Mais, cette fois, c’est dit. La hausse aura bien lieu. "Sur la hausse des 5 centimes constatée dans certaines boulangeries, 2 centimes seront liés à la farine et 3 à la hausse du smic, sur lequel notre grille salariale est indexée", annonce Jacques Mabille, président adjoint de la Confédération nationale de la boulangerie-pâtisserie française.

La Fédération des entreprises de boulangerie et pâtisserie (FEBPF) qui fournissent la grande distribution et la restauration prédit elle aussi une augmentation des prix dans la grande distribution. "Nos adhérents disent qu’ils vont augmenter leurs tarifs d’au moins 8 %", a souligné Nicole Watelet, secrétaire générale de la FEBPF, à l’AFP. La baguette coûte en moyenne en grande surface entre 50 et 60 centimes.

"Une augmentation de 2 % à 3 % pour prendre en compte l’impact d’envolée du cours du blé, cela paraît normal", admet François Carlier, le directeur adjoint des études de l’association de consommateur UFC-Que choisir. M. Mabille, de son côté, plaide pour une hausse totale de 5 centimes, mais condamne à l’avance les initiatives qui iraient au-delà. Après avoir régulièrement augmenté ces dernières années, le prix du pain avait déjà bondi de 5 centimes en moyenne en 2006.

Durant l’été, certains ont déjà répercuté la hausse du blé et des salaires. Depuis juillet, en effet, les moulins qui les approvisionnent en farine ont augmenté leurs tarifs, de 5 euros le quintal (100 kg) en moyenne, selon les boulangers. Une petite structure consomme de 20 à 25 quintaux par mois, une grosse de 120 à 150. Soit des hausses allant de 100 à 750 euros - la farine compte pour 10 % à 15 % dans les coûts de fabrication du pain.

SUJET MAJEUR DE LA RENTRÉE

"Les cours du blé tendre ont presque doublé en un an, passant de 130 euros il y a douze mois, à 237 euros cette année", a expliqué à l’AFP Pierre-André Masteau, secrétaire général de l’association nationale de la meunerie française. "Le blé représente entre 65 % et 70 % du prix de la farine. On peut d’ores et déjà affirmer qu’une augmentation du prix de la farine de 10 % sera largement insuffisante", selon lui.

Et la hausse se poursuit : vendredi 24 août, le cours du blé a enregistré un troisième record consécutif. Le contrat pour livraison en décembre sur le marché de Chicago a augmenté de 3 cents à 7,42 dollars le boisseau (environ 27 kg). La veille, le prix français du blé meunier pour livraison en novembre a battu son record absolu, à 239 euros la tonne. Une flambée qui s’explique par des perspectives de récoltes médiocres au niveau mondial, du fait d’une météo capricieuse. Selon l’Office national interprofessionnel des grandes cultures (ONIGC), la production devrait finalement tourner autour de 32,5 millions de tonnes, soit un recul de 2,5 % par rapport à 2006, déjà une mauvaise année.

"Il n’y a pas de corrélation entre prix du blé et prix du pain, dans la mesure où la céréale ne compte que pour 5 % dans la fabrication de la baguette", prévient cependant l’ONIGC. Un discours répété également, à chaque augmentation du pain, par les syndicats agricoles, qui refusent d’être tenus pour responsables.
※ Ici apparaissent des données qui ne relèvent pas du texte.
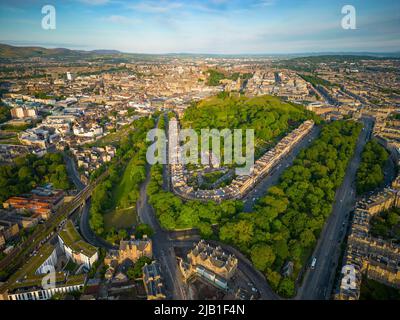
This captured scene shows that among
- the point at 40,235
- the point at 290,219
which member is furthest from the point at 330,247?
the point at 40,235

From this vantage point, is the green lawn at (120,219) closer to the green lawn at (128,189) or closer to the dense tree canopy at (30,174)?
the green lawn at (128,189)

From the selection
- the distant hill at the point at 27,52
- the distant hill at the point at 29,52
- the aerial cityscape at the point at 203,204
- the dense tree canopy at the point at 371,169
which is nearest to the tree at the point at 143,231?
the aerial cityscape at the point at 203,204

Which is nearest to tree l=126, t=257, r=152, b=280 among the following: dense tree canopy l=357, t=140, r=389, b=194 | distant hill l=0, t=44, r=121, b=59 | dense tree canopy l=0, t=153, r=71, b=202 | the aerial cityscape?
the aerial cityscape

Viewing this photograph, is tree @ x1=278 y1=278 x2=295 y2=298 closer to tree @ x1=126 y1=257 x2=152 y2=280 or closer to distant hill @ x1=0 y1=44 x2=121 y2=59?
tree @ x1=126 y1=257 x2=152 y2=280

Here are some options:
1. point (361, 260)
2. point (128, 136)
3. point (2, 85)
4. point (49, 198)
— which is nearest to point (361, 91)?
point (128, 136)

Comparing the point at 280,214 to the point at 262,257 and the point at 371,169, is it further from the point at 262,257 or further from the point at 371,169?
the point at 371,169
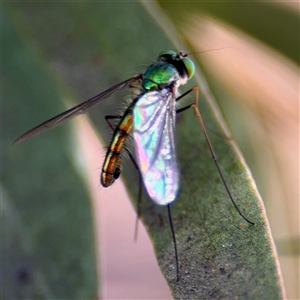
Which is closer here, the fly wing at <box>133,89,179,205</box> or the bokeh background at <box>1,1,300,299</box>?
the fly wing at <box>133,89,179,205</box>

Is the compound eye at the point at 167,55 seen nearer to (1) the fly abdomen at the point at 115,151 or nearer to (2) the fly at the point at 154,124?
(2) the fly at the point at 154,124

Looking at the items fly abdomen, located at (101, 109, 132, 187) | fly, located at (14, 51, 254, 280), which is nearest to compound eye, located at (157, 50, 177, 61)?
fly, located at (14, 51, 254, 280)

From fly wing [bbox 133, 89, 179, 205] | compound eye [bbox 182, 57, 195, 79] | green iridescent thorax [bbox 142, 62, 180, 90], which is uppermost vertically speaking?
green iridescent thorax [bbox 142, 62, 180, 90]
La Confédération nationale de la boulangerie-pâtisserie ne dit pas autre chose : "Les salaires et charges comptent pour 50 % dans le coût de la baguette, ils ont beaucoup plus d’influence sur le prix que la farine", précise M. Mabille. Mais que diront les boulangers à leurs clients ?
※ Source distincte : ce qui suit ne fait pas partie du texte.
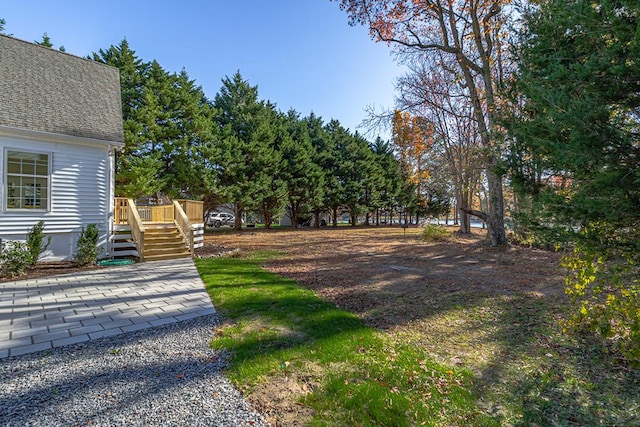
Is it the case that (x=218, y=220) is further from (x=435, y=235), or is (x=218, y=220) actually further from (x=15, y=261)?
(x=15, y=261)

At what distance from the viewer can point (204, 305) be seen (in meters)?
5.14

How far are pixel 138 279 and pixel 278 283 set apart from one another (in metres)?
3.34

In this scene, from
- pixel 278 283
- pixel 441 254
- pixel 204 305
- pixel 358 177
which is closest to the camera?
pixel 204 305

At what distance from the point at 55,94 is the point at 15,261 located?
20.2 ft

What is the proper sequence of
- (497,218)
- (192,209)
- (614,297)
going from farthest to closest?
1. (192,209)
2. (497,218)
3. (614,297)

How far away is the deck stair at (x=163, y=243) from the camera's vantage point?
32.9ft

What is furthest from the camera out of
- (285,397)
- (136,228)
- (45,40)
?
(45,40)

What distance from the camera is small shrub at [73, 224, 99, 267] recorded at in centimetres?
865

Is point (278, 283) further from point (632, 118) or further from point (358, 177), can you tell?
point (358, 177)

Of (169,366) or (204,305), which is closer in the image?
(169,366)

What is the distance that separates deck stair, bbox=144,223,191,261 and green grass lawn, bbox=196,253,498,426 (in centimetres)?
624

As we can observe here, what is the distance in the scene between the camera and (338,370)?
2.96 m

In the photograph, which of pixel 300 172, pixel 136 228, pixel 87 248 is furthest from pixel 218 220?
pixel 87 248

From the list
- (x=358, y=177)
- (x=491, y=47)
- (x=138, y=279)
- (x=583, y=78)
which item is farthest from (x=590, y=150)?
(x=358, y=177)
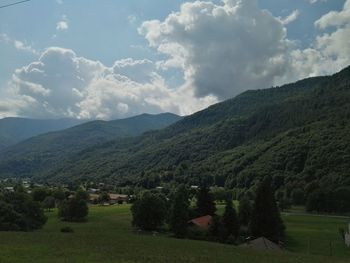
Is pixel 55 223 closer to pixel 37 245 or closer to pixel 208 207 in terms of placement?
pixel 208 207

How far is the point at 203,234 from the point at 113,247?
27.5m

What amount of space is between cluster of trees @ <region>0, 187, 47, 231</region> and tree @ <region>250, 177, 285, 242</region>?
130ft

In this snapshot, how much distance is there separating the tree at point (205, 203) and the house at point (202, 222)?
23.6 feet

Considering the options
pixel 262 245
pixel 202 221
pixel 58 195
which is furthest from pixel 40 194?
pixel 262 245

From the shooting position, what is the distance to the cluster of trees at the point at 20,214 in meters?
77.9

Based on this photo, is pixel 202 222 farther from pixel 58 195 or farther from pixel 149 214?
pixel 58 195

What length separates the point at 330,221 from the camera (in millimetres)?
101438

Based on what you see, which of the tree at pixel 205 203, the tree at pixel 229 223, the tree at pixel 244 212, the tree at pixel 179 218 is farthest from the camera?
the tree at pixel 205 203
De fait, ces dernières années, le prix du blé n’a eu que peu de répercussions sur celui du pain, qui n’a cessé d’augmenter. En partant d’une base 100 en 1990 alors que le prix du blé est tombé à 62, celui de la farine est passé à 92, tandis que celui du pain s’est envolé à 154 !
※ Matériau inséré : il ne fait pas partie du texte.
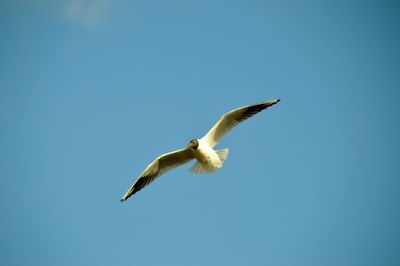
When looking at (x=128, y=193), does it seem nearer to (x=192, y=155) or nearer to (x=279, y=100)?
(x=192, y=155)

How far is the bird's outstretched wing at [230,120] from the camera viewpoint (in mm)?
12977

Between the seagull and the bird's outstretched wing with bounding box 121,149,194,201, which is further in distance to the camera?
the bird's outstretched wing with bounding box 121,149,194,201

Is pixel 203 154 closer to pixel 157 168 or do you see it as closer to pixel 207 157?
pixel 207 157

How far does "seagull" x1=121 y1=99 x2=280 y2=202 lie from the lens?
12906mm

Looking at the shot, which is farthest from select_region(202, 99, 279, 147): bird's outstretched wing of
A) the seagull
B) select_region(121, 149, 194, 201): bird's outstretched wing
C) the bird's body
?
select_region(121, 149, 194, 201): bird's outstretched wing

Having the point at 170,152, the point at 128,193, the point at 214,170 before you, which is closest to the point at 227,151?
the point at 214,170

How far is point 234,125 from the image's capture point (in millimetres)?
13258

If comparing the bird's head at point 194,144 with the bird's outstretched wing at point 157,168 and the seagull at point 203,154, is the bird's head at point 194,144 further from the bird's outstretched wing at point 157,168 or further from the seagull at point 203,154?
the bird's outstretched wing at point 157,168

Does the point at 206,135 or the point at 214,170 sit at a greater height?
the point at 206,135

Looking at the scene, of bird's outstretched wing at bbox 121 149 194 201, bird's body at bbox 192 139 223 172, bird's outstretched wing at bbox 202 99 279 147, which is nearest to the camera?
bird's body at bbox 192 139 223 172

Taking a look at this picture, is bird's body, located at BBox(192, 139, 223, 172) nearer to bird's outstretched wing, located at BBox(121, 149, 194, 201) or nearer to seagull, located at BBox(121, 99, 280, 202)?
seagull, located at BBox(121, 99, 280, 202)

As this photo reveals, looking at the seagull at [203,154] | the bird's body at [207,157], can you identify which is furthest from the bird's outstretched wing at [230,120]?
the bird's body at [207,157]

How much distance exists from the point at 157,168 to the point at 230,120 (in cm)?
225

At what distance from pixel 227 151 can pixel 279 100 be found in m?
1.81
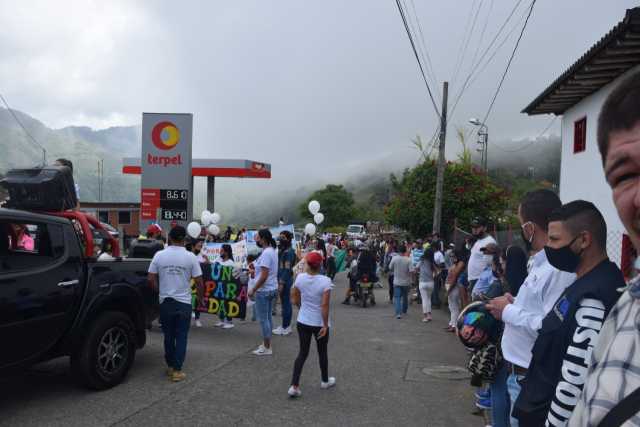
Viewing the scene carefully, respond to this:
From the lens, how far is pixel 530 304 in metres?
3.29

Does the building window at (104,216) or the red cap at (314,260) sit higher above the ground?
the red cap at (314,260)

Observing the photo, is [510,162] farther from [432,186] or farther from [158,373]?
[158,373]

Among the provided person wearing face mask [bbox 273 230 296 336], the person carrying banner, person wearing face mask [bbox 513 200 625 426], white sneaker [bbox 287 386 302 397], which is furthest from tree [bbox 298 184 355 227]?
person wearing face mask [bbox 513 200 625 426]

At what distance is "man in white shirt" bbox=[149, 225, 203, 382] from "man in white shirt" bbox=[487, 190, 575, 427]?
4.09 m

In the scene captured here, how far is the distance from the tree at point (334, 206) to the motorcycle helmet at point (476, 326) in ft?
286

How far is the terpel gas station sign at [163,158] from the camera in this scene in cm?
1527

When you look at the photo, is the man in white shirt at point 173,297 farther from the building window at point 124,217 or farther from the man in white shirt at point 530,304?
the building window at point 124,217

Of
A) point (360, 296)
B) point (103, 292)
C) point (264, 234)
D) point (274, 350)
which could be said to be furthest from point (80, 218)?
point (360, 296)

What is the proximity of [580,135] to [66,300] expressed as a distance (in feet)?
38.1

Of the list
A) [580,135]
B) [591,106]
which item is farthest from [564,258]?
[580,135]

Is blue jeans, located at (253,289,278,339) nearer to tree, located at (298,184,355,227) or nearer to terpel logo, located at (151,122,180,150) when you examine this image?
terpel logo, located at (151,122,180,150)

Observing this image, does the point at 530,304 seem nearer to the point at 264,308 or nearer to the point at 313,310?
the point at 313,310

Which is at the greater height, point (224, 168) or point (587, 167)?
point (224, 168)

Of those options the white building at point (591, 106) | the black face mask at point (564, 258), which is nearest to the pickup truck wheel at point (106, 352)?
the black face mask at point (564, 258)
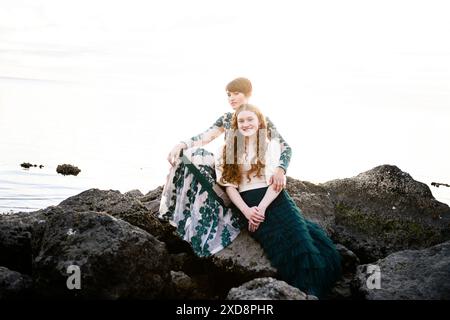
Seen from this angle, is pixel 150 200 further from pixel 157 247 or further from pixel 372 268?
pixel 372 268

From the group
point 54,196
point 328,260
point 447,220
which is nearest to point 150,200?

Il n’empêche, la hausse des matières premières agricoles, les céréales et le lait en tête - et son impact sur les produits de grande consommation -, sera l’un des sujets majeurs de la rentrée. Touchés de plein fouet, les industriels de l’agroalimentaire tentent de répercuter les augmentations de coûts qu’ils subissent auprès de la grande distribution. Là aussi on peut s’attendre à de nouvelles hausses. Une mauvaise nouvelle pour le gouvernement, qui a fait du pouvoir d’achat l’une de ses priorités de la rentrée.